> _Problem description_
The material below includes pictures; leave them out and return only the lines between the line containing "WD-2A 药物稳定性检查仪" and the line containing "The Japanese Aesthetic", inclusive, word for word.

> _Extracted data_
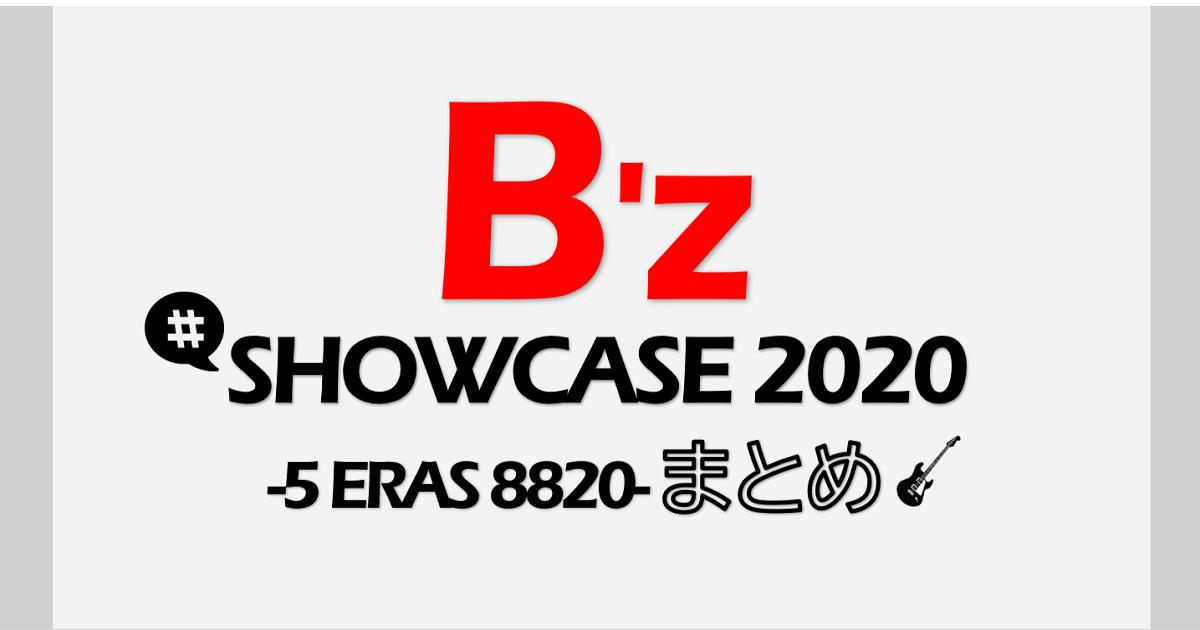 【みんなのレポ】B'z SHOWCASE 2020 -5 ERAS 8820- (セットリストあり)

--

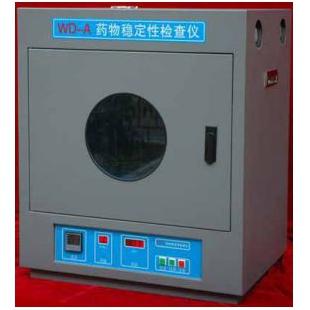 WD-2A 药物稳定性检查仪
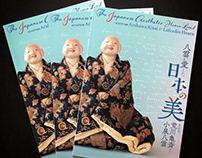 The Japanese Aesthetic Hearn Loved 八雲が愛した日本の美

--

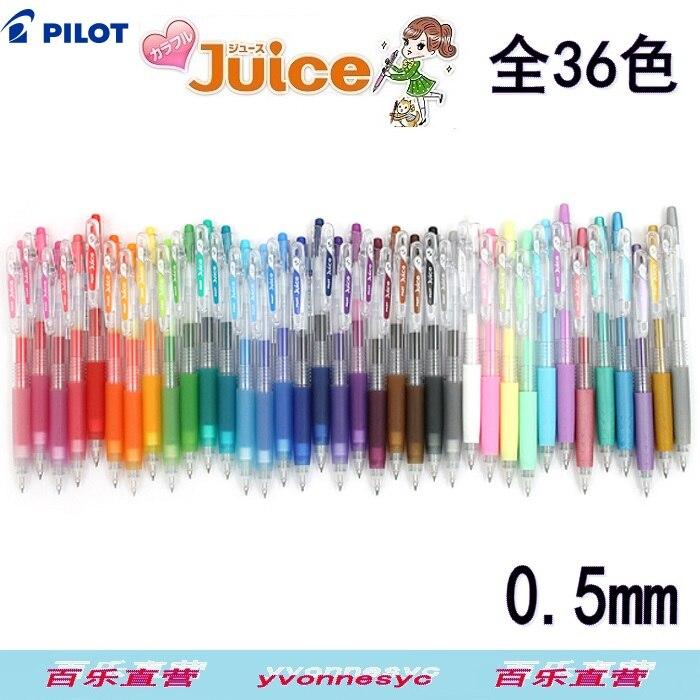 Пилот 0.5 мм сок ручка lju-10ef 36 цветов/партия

> _Solution to the exercise_
 WD-2A 药物稳定性检查仪
 The Japanese Aesthetic Hearn Loved 八雲が愛した日本の美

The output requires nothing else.